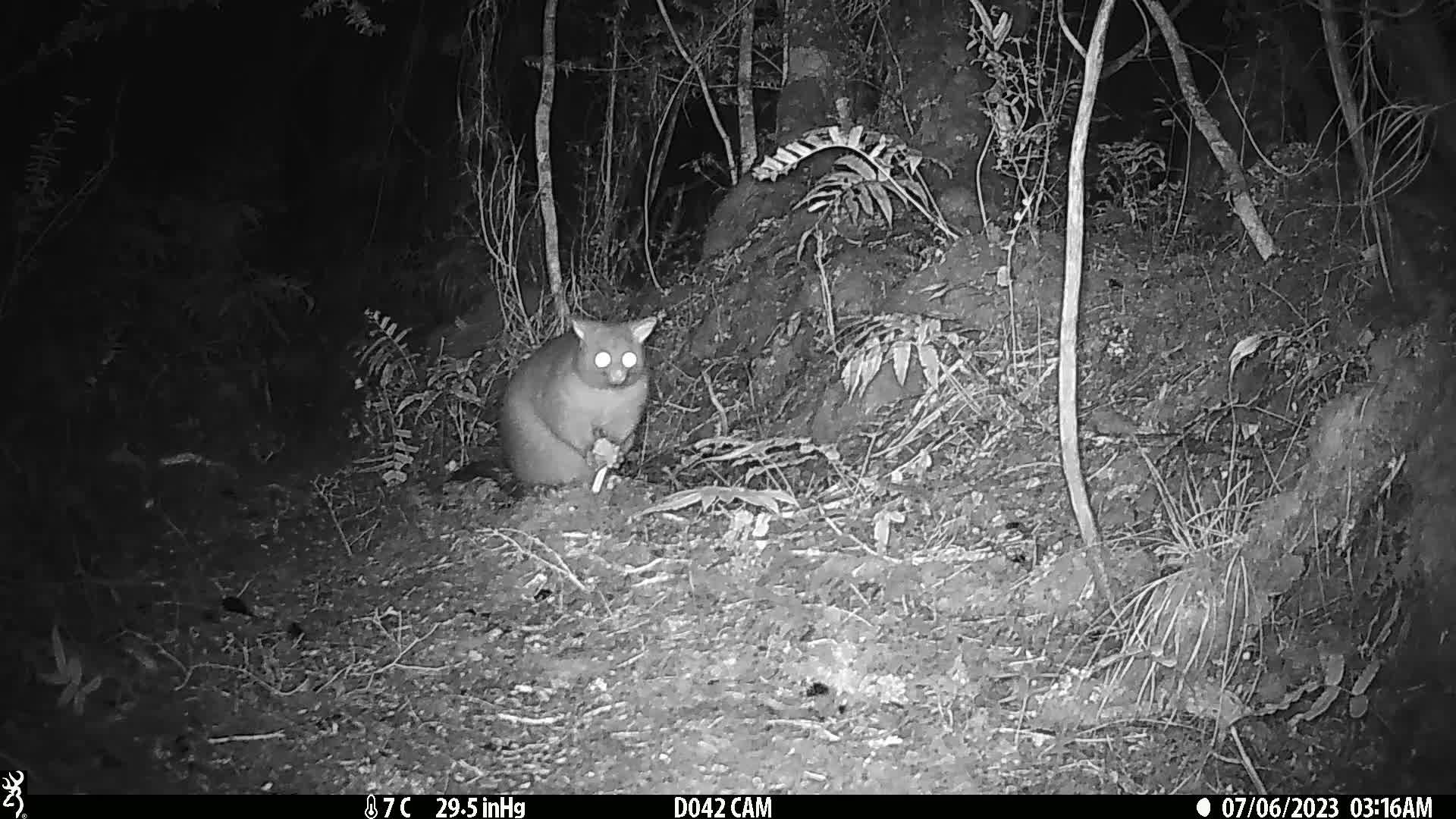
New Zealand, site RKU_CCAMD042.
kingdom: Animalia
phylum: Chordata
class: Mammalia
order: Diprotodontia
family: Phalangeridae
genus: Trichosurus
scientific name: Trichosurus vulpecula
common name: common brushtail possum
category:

### What to produce
Starting with the line that contains "order: Diprotodontia", print each line through the last one in the listing. Include both end lines and add nothing.

### Exercise response
order: Diprotodontia
family: Phalangeridae
genus: Trichosurus
scientific name: Trichosurus vulpecula
common name: common brushtail possum
category:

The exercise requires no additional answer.